Supplied entries:
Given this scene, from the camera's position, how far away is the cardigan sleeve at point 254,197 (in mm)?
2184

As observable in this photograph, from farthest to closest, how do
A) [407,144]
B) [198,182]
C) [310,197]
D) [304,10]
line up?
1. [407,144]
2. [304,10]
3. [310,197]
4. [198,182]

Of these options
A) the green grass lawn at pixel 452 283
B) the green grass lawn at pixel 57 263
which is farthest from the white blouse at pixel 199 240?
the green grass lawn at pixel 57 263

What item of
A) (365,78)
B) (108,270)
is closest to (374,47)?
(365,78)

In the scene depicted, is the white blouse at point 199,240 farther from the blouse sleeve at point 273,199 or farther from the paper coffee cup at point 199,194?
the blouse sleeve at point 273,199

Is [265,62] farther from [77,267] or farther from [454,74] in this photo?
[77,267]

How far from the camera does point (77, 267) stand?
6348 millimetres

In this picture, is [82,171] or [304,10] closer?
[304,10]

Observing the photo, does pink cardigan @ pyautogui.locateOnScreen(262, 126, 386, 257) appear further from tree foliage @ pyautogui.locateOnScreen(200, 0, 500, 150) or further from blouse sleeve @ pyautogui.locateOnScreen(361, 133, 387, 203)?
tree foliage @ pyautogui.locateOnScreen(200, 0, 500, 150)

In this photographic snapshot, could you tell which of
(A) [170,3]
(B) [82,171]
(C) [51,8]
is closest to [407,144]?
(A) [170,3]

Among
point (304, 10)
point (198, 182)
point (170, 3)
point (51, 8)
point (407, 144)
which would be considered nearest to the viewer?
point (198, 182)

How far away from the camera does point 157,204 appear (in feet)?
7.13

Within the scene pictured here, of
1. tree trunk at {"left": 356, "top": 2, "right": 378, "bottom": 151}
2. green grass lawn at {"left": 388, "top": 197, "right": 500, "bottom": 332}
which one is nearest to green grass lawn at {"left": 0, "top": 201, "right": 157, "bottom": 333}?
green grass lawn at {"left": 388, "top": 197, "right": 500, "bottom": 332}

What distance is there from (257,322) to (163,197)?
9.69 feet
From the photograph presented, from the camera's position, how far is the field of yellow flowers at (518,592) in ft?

==

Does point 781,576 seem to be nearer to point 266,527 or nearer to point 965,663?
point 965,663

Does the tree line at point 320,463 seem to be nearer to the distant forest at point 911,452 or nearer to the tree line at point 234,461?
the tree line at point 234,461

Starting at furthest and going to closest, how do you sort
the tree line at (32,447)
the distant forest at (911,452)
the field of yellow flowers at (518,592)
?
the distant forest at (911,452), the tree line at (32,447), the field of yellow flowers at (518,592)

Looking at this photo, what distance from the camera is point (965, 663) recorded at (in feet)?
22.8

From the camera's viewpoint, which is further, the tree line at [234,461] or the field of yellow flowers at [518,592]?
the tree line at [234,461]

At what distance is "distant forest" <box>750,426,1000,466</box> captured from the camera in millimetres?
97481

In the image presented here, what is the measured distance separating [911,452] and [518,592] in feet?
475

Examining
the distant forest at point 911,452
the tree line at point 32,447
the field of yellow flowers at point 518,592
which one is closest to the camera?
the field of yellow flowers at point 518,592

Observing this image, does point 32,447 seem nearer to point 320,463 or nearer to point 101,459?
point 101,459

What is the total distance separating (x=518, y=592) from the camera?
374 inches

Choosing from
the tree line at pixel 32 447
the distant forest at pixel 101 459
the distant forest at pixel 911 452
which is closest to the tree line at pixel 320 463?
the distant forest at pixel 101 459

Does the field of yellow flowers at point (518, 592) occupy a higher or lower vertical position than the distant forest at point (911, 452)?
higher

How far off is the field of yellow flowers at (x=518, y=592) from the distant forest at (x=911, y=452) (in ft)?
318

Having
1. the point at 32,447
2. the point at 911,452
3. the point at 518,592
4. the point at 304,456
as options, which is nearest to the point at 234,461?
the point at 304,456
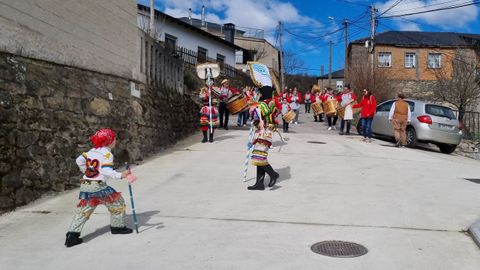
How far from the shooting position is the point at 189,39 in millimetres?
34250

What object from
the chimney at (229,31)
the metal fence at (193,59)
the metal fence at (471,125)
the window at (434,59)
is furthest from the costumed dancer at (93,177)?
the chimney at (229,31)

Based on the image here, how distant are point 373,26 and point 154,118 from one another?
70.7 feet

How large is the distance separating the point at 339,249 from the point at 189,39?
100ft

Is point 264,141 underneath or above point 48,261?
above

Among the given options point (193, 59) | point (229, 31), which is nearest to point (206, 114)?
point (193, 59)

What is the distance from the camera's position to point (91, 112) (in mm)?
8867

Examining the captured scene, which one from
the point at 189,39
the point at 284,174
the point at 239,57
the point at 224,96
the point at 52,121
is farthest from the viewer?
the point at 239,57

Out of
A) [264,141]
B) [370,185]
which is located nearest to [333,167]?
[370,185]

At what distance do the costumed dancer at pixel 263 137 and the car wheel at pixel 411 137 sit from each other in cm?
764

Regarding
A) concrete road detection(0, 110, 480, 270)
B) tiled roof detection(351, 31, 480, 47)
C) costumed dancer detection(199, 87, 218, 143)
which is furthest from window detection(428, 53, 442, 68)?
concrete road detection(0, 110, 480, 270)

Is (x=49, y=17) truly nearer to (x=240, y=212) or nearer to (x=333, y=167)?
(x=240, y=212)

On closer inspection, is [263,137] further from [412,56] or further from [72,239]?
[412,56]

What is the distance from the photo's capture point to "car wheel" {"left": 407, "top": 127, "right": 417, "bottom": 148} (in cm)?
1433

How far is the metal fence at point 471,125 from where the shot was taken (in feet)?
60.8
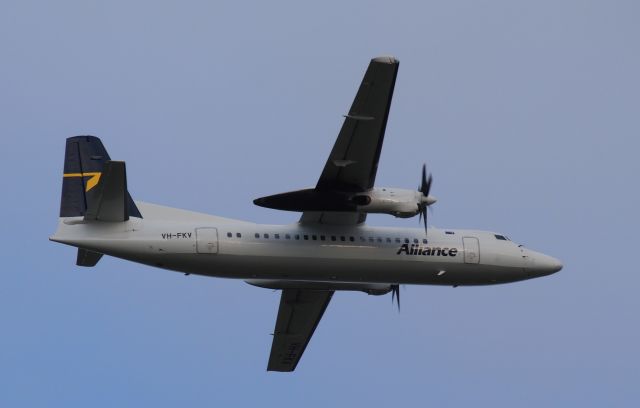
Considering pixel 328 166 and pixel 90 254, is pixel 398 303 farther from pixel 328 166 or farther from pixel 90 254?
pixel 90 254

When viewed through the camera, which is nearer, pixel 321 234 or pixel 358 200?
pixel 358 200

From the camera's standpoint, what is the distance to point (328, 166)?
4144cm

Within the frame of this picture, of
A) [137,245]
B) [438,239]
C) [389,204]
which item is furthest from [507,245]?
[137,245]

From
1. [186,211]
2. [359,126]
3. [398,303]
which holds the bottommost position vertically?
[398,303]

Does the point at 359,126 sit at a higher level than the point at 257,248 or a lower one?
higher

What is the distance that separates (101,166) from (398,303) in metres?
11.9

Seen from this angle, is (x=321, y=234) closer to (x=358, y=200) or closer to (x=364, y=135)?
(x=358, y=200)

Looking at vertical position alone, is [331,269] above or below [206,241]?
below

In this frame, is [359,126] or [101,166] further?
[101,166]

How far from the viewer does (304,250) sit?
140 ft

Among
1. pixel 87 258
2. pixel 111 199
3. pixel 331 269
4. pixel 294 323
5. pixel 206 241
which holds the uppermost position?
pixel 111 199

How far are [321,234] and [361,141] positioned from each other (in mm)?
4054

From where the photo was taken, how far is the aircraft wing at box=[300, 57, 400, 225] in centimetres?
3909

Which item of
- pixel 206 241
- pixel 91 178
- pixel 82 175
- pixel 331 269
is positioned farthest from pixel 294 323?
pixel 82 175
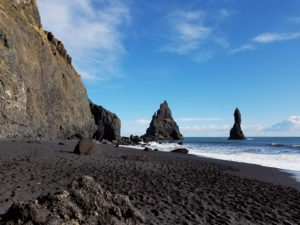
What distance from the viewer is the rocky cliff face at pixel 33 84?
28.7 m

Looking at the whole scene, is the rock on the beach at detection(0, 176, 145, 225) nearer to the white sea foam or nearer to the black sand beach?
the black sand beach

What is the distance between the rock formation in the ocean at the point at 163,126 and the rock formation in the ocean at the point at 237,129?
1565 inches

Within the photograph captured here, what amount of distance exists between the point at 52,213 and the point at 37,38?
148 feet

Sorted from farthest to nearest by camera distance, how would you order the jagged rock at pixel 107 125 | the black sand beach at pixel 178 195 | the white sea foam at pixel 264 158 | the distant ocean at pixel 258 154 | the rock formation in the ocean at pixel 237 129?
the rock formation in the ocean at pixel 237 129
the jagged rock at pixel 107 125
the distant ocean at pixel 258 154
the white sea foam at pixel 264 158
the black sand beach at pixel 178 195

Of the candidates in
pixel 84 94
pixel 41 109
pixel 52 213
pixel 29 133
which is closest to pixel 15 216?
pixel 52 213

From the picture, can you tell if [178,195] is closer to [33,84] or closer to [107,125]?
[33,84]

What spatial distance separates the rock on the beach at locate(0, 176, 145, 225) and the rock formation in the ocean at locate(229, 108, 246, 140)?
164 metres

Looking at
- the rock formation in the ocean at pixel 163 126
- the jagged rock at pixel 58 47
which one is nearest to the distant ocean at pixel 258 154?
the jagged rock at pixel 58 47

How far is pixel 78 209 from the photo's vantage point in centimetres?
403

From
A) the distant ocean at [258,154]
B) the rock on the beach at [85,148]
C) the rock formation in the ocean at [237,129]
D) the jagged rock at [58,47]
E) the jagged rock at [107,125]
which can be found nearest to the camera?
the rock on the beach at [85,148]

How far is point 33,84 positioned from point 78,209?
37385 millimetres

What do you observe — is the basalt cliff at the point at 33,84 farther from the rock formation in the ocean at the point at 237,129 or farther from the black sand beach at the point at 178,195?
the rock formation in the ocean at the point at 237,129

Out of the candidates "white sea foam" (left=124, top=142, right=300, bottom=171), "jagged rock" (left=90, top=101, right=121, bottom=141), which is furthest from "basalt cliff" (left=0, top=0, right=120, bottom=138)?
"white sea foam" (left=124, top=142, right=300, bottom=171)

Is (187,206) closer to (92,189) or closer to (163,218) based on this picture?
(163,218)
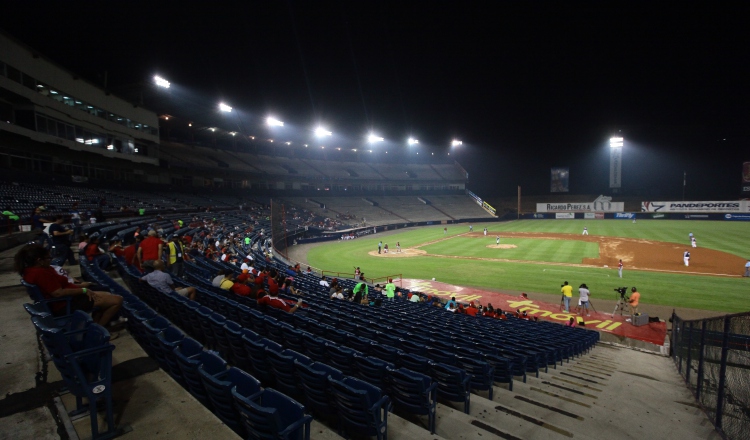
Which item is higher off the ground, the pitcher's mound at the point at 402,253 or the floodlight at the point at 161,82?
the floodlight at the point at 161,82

Short problem: From the records above, extract each line that includes the string "below". Treat the match as case-sensitive.

Response to the task:
Looking at vertical position alone, is [331,269] above or below [206,241]?
below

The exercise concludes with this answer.